Stated exercise:
Can you copy out, word for word, the lines of the records from the very first one through the line containing "which is highest?", including both of those lines?

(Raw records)

____

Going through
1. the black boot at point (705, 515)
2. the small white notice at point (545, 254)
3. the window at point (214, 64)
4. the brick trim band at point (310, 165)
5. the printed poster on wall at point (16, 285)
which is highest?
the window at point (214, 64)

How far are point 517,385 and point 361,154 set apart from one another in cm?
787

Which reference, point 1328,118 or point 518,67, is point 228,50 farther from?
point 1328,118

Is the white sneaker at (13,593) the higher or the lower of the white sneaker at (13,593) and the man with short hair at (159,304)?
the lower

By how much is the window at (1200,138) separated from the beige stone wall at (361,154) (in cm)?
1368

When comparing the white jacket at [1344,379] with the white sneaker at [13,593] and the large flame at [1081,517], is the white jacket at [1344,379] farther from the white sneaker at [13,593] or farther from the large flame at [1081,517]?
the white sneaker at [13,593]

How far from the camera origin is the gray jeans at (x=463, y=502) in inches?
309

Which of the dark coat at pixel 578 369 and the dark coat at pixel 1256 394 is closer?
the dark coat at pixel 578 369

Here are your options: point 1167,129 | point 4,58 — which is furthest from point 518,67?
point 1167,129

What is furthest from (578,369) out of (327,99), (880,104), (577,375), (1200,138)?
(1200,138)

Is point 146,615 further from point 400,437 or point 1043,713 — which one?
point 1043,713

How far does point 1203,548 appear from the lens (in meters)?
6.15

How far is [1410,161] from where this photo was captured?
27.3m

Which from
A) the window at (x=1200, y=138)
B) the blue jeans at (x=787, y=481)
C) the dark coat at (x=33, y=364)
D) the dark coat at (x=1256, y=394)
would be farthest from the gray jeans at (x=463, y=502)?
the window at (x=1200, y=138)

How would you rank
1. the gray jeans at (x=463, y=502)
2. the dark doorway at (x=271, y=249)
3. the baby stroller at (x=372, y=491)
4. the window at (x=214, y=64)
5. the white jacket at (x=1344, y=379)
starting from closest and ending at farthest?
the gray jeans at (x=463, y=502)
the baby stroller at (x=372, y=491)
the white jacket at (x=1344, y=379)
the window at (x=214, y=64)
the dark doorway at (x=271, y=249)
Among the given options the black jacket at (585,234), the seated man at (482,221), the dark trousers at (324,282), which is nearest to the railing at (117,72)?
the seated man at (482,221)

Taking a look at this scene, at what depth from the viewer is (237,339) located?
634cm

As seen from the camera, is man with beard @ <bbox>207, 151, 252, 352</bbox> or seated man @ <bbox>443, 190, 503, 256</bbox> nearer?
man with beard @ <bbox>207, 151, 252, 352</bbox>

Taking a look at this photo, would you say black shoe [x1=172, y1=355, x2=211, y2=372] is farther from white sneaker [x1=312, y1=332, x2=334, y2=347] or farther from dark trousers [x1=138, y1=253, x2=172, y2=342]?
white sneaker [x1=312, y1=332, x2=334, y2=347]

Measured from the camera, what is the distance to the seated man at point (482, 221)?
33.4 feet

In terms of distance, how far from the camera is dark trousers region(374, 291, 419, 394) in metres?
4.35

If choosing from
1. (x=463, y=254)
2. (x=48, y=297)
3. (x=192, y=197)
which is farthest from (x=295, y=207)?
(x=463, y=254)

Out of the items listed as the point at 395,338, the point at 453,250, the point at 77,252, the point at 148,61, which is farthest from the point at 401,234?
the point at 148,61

____

Solution to this exercise:
Going through
1. the black boot at point (705, 515)
2. the small white notice at point (545, 254)
3. the window at point (214, 64)
4. the brick trim band at point (310, 165)
5. the printed poster on wall at point (16, 285)
which is highest?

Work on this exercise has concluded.